> [Text passage]
——
Universal Wave Equation

Answer 16

v=f λ

Question 17

__________ bodies emit light.

Answer 17

Luminous.

Question 18

___________ bodies give off light by reflection.

Answer 18

Illuminated.

Question 19

____________ bodies emit light under certain conditions.

Answer 19

Incandescent.

Question 20

Natural sources of light.

Answer 20

Stars, lightning, northern lights, bioluminescent animals.

Question 21

Transparent materials do what?

Answer 21

Allows passage of light in straight lines.

Question 22

Opaque materials do what?

Answer 22

Transmit no light (unless material is very thin). Reflect some of the light that falls on them and absorb the rest.

Question 23

Translucent materials do what?

Answer 23

Allows passage of light but in different directions.

Question 24

Spectra of light. 3 things.

Answer 24

Continuous spectrum, all colors are present within white light.
Absorption spectrum, some elements absorb certain colors (black bands) and reflect everything else (like light passing through a dust cloud).
Emission spectrum, light is only produced as certain wavelengths (colored bands).

Question 25

Intensity of light equation.

Answer 25

I = P / 4 Pi R^2
I: intensity, a measure of power over the area.
P: power.
Pi: ratio of any circle’s circumference to its diameter.
R: radius. (Radius is really the distance between the light and object).

Question 26

Refraction.

Answer 26

The change of direction of light as it passes from one medium to another.

Question 27

Absolute index of refraction equation.

Answer 27

n = c / v

n: index of refraction.
c: speed of light in a vacuum.
v: velocity of light in the medium.

Question 28

What happens to light as it reaches a boundary between two mediums?
——
> [Collected material]
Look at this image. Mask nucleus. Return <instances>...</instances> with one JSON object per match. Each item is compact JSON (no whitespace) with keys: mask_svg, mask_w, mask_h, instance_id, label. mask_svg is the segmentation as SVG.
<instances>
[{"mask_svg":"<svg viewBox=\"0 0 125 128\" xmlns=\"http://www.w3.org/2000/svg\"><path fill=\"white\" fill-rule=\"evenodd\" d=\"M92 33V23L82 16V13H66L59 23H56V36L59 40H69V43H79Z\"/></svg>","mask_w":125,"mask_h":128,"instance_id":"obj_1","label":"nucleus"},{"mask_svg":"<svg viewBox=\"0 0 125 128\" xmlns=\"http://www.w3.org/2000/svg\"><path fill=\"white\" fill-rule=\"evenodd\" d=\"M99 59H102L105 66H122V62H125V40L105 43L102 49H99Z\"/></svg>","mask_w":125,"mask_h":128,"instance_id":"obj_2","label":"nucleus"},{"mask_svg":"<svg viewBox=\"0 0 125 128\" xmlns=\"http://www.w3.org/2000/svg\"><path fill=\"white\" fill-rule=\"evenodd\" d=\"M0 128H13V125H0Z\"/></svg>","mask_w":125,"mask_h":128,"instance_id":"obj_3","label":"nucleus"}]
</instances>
——
> [Tasks to carry out]
1. Using the light flashcards, say whether each statement agrees with them: (a) Illuminated bodies give off light by reflection. (b) Opaque materials transmit no light, however thin they are. (c) In the intensity equation, R is really the distance between the light and the object. Answer each with yes or no and quote the deciding words.
2. Summarize the light flashcards in two sentences.
3. Carry on the light flashcards from the point where they stop.

> [Responses for each task]
1.
(a) Yes: "bodies give off light by reflection" has the answer "Illuminated."
(b) No: "Transmit no light (unless material is very thin)."
(c) Yes: "Radius is really the distance between the light and object"

2. The light flashcards distinguish luminous, illuminated and incandescent bodies, list natural sources of light, and describe how transparent, opaque and translucent materials handle light. They also cover continuous, absorption and emission spectra, the intensity equation I = P / 4 Pi R^2, refraction as light's change of direction between mediums, and the index of refraction equation n = c / v.

3.
Answer 28

Partial reflection: some light waves are passed through to the next medium

Partial refraction: the light that passes through to the next medium will refract (towards or away from the normal).

Question 29

relative index of refraction.

Answer 29

1n2 = n2/n1

1n2: relative index of refraction. if >1, bend towards normal, light slows down. if <1, bend away from normal, light speeds up. if =1, no change in refraction or speed.

n2: where the light ends up.
n1: where the light begins.

Question 30

Snell’s law.

Answer 30

n1 sin(i) = n2 sin(R)

n1: initial material.
n2: end material.
i: incident angle.
R: refracted angle.

if R is undefined, there is no refraction. (only possible when travelling from slower to faster mediums).

Question 31

Why are cut diamonds so sparkly?

Answer 31

They have high indexes of refraction and are cut so that light will go through internal reflection many times before being scattered, leading to a sparkly appearance.

Question 32

How do you find relative index of refraction using the angle of incidence and refraction?

Answer 32

1n2 = sin(i) / sin(R)

Question 33

At what point does total internal reflection occur?

Answer 33

When the incident ray’s angle is greater than the critical angle.

Question 34

How is the critical angle found?

Answer 34

n1 sin(i) = n2 sin(R)

R = 90

n1 sin(i) = n2 sin(90)
n1 sin(i) = n2 * 1
sin(i) = n2 / n1
i = sin^-1(n2/n1)
i = sin^-1(1n2)

Question 35

SALT for flat mirror reflection.

Answer 35

S: No magnification / no change in size.
A: Erect.
L: Behind the mirror (opposite of the object).
T: virtual.

Question 36

Steps for raytracing of flat mirror.

Answer 36

1: locate the image (draw it on the opposite side of the mirror).
2: draw a line from eye to image.
3: draw a line from the object to the point of incidence of the previous line.
4: Draw the normal line.
5: measure the angle of incidence and reflection (they should be equal).

Question 37

What is the principle axis line?

Answer 37

The line that passes through the vertex and center of curvature of a curved mirror.

Question 38

What is the vertex of a mirror?

Answer 38

The geometric center of the reflecting surface (labeled V)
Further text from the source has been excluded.